--- Excerpt ---
The text is signed by well over 100 people, including, Alain Jugnon, French writer, philosopher and playwright; Alain-G. Gagnon, political theorist at the Université du Québec; Antonio Negri, Italian sociologist and philosopher and his sometime co-author, political theorist, Michael Hardt; Bruce Bégout, French philosopher; Catherine Malabou, French philosopher, professor at Kingston University; Dominic Keown, expert in Catalan studies at the University of Cambridge; Italian historians Enzo Traverso and Giovanni Levi; Idith Zertal, Israeli historian and professor at the Université de Basel, Switzerland; Ivan Segré, French philosopher; John Hutchinson, historian and sociologist at the London School of Economics; Mari Paz Balibrea, reader in modern Spanish literature and cultural studies at the University of London; Peter Szendy, French philosopher and musicologist and the Turkish-American thinker and professor at Yale, USA, Seyla Benhabib.

The manifesto's authors maintain that "irrespective of the positions for or against the independence of Catalonia", the thing that has become evident in recent days is the tension between the "authoritarian inertia of a certain understanding of state power", an indirect reference to the Spanish state, and the attempts "to build political strategies oriented towards the normative horizon of our democracies".

Overflowing of the democracy

In this context, the thinkers say that Spain has "systemically neglected its political obligations" in relation to the conflict in Catalonia. Firstly, for having rejected negotiating a legal and mutually agreed upon referendum and secondly, for undermining the rule of law by "applying de facto measures fully consistent with a state of exception", despite the "parliamentary impossibility" of doing so.

Among the actions the signatories list the restrictions of the rights to assembly and to protest in both Catalonia and Spain, the charges of sedition for civil organisations, the censorship of access to websites related to the referendum, the arrests of public and senior elected officials and the summons to trial of more than 700 mayors.

As such, the intellectuals give support to the referendum as a means to "condemn the authoritarian logic" and to "move towards a post-national political culture" in which such conflicts can be decided using "non-violent procedures".

The complete text of the manifesto:

"Not so long ago the international public was being led to interpret the current Catalan conflict as a nationalist one connected to the most disastrous past in the history of twentieth-century Europe. The ghosts of past wars blurred the vision as to what was really at stake. The events of these last days have begun to dismantle this interpretative framework. They urge us to revise the dominant superficial interpretation which may have caused the troubling reticence of much of the international public to consider this case nothing more than a localized, domestic affair. What has become clear in the past few days, irrespective of the positions for or against the independence of Catalonia, is the tension between the authoritarian inertia of a certain understanding of state power, on the one hand and on the other – the existence of precarious but determined attempts to build political strategies oriented towards the normative horizon of our democracies.

--- Source data ---
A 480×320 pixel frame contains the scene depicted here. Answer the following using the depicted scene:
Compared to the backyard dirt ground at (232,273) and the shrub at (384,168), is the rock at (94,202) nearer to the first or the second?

--- Exercise goal ---
Copy word for word the part of the Catalonia manifesto text from "In this context, the" to "of doing so.".

--- The solution ---
In this context, the thinkers say that Spain has "systemically neglected its political obligations" in relation to the conflict in Catalonia. Firstly, for having rejected negotiating a legal and mutually agreed upon referendum and secondly, for undermining the rule of law by "applying de facto measures fully consistent with a state of exception", despite the "parliamentary impossibility" of doing so.